*Challenge 1*: In the forum thread about the OpenMM plugin, what is the final step in getting the plugin distributed?
*Challenge 2*: Using the forum thread about the OpenMM plugin, explain why the plugin code must first be brought up to date with the current OpenMM code.

*Passage provided*:

..............................

Once that is done, the final step is to create a feedstock on conda-forge for packaging it. We can help with that once you get to that point.

AJcodes · 2021-12-02T14:43:51Z

Great! Let's do that.

The first thing you'll want to do is bring this up to date with the current OpenMM code. It looks like it branched off a while ago, and github reports conflicts that would prevent merging it. So merge the latest changes from the master branch, fix conflicts, and get it working again.

The next step is to move it into its own repository and allow it to be built independently. Mostly that should be straightforward. It's already an independent plugin, so you probably won't need to make any code changes. But the CMake scripts will require some reworking to separate it out. You might want to look at the example plugin, which can serve as an example for doing that.

Once that is done, the final step is to create a feedstock on conda-forge for packaging it. We can help with that once you get to that point.

@peastman I've resolved the merge conflict, so we're ready for the next step. By the way, would it be possible to host this code as a branch on the official OpenMM repository instead of a separate repository? We'd like to have the code be accessible to all OpenMM users without having it in another repository.

peastman · 2021-12-02T17:37:31Z

Since you'll be maintaining it, it would be best to have it in a repository you own. That repository won't include all of OpenMM. It will include only the code for the new plugin. This is similar to how we handle other plugins that are distributed separately, like https://github.com/openmm/openmm-torch and https://github.com/openmm/openmm-plumed/. Those repositories can also serve as useful examples.

AJcodes · 2021-12-03T10:23:35Z

@peastman One last question on the topic; would it be possible to have a repository in the OpenMM Github group (e.g. openmm/openmm-hip)?

..............................

*Extracted information*:
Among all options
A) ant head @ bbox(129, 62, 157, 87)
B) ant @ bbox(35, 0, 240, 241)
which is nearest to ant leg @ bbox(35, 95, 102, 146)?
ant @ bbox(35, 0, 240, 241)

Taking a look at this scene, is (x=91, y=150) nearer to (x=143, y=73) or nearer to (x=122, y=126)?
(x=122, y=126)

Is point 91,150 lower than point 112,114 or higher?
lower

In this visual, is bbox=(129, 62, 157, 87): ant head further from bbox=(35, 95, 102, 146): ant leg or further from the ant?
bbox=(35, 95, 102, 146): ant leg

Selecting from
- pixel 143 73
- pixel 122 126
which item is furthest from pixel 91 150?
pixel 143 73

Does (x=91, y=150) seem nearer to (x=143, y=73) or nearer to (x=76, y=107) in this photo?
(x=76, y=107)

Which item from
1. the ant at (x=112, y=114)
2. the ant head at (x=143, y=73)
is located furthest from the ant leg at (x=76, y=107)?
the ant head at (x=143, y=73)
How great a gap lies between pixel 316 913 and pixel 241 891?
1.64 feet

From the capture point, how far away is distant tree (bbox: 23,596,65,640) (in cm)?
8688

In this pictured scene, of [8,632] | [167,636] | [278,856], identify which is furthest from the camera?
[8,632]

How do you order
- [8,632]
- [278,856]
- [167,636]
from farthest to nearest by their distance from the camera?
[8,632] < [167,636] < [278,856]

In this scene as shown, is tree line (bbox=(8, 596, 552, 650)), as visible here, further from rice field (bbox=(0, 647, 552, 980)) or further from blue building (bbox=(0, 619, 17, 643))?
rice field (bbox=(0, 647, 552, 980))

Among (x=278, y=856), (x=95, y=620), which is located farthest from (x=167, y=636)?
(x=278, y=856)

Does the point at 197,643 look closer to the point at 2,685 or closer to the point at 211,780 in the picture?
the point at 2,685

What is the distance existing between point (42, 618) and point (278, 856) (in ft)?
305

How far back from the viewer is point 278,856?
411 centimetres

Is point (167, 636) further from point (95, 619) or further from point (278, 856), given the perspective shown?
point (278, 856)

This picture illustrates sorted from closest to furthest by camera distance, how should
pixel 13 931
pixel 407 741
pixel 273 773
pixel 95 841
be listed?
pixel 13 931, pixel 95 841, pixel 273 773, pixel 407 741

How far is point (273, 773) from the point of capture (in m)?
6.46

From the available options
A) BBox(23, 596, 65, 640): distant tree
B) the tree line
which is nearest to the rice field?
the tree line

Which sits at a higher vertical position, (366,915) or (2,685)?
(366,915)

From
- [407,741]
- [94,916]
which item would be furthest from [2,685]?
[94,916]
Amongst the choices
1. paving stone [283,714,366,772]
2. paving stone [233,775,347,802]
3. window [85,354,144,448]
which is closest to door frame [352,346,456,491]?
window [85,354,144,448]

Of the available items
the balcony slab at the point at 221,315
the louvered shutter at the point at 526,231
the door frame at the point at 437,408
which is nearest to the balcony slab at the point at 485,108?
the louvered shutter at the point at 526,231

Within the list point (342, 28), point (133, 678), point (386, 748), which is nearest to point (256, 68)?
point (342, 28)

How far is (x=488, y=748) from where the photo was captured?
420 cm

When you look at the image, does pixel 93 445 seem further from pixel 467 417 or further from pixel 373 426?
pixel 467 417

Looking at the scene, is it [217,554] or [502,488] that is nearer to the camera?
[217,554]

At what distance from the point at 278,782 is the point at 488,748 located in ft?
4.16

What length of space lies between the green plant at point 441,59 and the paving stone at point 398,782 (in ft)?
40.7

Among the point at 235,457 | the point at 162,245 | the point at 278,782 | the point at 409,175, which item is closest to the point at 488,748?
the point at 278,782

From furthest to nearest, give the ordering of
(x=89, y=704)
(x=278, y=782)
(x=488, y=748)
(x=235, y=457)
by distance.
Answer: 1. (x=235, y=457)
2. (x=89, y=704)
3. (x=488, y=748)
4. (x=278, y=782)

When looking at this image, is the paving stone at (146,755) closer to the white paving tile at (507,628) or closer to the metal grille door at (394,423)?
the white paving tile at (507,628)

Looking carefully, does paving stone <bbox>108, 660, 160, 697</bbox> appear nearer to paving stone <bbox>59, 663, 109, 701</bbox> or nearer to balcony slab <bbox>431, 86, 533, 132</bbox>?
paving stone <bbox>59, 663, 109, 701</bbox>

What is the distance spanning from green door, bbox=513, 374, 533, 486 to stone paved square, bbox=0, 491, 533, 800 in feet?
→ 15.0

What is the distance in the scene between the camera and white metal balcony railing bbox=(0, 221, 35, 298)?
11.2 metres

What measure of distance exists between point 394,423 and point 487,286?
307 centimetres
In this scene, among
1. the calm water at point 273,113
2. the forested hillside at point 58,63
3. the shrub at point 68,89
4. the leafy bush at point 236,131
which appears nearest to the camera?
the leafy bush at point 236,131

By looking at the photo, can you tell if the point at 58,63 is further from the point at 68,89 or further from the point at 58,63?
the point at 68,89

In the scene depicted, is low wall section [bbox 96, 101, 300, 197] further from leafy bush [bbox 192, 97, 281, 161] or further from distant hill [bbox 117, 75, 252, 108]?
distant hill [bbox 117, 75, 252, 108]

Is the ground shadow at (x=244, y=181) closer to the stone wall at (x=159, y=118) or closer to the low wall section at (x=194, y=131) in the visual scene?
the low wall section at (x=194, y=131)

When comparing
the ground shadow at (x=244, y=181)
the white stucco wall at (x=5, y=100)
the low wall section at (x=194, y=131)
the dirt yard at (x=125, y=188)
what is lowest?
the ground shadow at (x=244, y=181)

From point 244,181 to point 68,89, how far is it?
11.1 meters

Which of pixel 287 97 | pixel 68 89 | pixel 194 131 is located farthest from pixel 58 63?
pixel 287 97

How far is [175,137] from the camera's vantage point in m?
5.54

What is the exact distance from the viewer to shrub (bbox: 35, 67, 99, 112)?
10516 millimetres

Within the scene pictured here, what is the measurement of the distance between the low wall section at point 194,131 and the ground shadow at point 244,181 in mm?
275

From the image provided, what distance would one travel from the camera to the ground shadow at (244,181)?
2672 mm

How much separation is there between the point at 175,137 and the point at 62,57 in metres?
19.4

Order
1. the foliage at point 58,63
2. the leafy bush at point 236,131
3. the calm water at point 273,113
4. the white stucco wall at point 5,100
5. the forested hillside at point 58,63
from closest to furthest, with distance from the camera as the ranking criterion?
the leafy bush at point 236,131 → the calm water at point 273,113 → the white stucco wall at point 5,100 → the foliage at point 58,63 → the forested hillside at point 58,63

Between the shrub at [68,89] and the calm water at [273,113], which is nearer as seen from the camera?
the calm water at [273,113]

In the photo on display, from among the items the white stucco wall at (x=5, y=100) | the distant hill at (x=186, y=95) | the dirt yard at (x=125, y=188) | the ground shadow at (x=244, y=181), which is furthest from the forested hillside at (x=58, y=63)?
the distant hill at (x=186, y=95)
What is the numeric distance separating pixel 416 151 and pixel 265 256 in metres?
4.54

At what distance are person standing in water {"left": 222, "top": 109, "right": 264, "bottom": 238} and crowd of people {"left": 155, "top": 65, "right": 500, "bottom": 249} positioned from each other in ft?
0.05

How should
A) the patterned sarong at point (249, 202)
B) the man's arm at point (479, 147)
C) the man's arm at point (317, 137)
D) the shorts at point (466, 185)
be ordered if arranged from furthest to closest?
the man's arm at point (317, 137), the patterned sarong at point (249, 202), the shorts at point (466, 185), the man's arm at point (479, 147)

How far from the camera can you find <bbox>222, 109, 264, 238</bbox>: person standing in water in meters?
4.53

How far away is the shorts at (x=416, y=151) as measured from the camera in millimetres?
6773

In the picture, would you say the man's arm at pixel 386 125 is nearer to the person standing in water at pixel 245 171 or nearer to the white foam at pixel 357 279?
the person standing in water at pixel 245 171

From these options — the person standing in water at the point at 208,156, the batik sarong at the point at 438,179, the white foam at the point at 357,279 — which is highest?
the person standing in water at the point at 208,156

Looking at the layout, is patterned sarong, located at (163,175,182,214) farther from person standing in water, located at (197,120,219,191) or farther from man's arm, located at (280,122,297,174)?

..............................

*Complete response 1*: Creating a feedstock on conda-forge to package it.

*Complete response 2*: The code branched off from OpenMM a while ago, and GitHub reports conflicts that would prevent merging it. The latest changes from the master branch have to be merged and the conflicts fixed so the code works again.